4.) How to Define Your Purpose/Why
Why are you in business? Why this business? Why are your employees working with you? Why are your clients selecting you?
If you can’t answer these questions, then you’re most likely running a transactional operation and getting transactional results. The high volume, transactional 1990s are gone; it’s time to have a purpose behind the work you do. Employees and clients alike are demanding it.
Bottom line: This article has made the top of the list, even though it’s a post from 2014, because people are waking up. “Making money” isn’t cutting it anymore as a purpose because employees are no longer cool with “I’m happy just to have a job and help you make that money” as their motivation.
5.) 6 Insurance Marketing Ideas Your Agency Needs to Embrace
Marketing is such an elusive idea for insurance agencies. It’s never been a focus and hardly even a budget item because sales people did all the communicating. Now buyers are in charge, searching online for information before they’ll ever agree to talk to your sales person (reference back to the top of this article), whether they’ve been referred to you or find you through some other means.
But how do you get started? With strategy (think: planning). Unfortunately, though, people prefer to go straight to activities because planning takes time and just “doing it” feels more productive.
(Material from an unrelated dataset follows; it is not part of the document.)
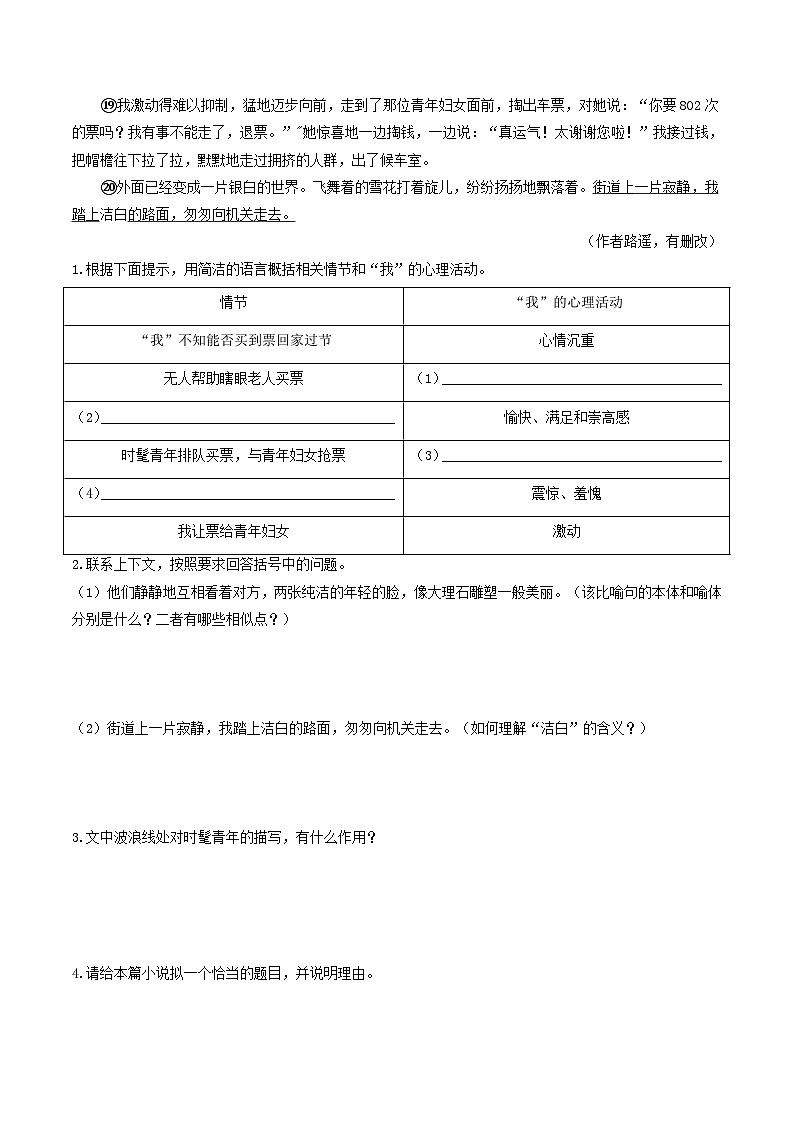 重点08 文学类文本阅读——小说-2023年中考语文【热点·重点·难点】专练(全国通用)03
Bottom line: This article made the top of the list because it’s about activities, which are necessary, but without strategy to guide your activities, you’re wasting your time. Read this article, but follow the internal link to developing your strategy if you want to positively influence your business results and not just generate busy-work for your team.
6.) Online Communication Requires High Trust in Employees
Effective communication with your internal team is at least as important, if not more so, than communicating outwardly with your clients and prospects. If you team doesn’t understand your purpose, vision, values, and promises you’re making to your clients, there is no way they can help you deliver on any of it.
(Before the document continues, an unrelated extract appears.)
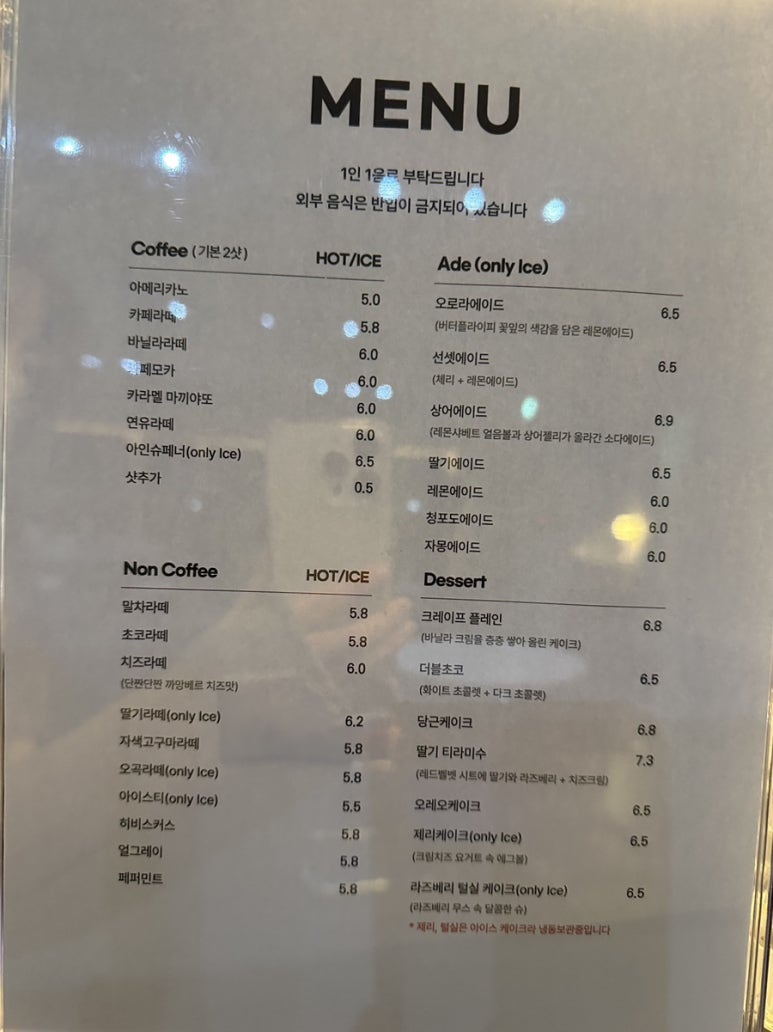 너를담다 이미지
Bottom line: This article gives practical application ideas for moving from theory of communication (such as defining your purpose and setting up your rhythm) to actually using the communication and seeing the influence within your organization. Get that internal communication worked out and employee trust becomes much more attainable.
7.) Can We Please Stop Saying the M Word?
Whether you’re looking at hiring employees or working with influencers and decision-makers at your client companies, approaching these situations with generational biases is hurting your business. We need to drop the generational profiling and the Us. Vs. Them mentality and recognize that everyone has different experiences that shape how they think, feel, and behave. This isn’t a new idea exclusive to the Millennial generation.
Bottom line: Approach your company communications with an eye on your purpose and sharing openly with all employees and clients with a regular rhythm, and you’ll be pleasantly surprised at both the internal and external opportunities that open up for you.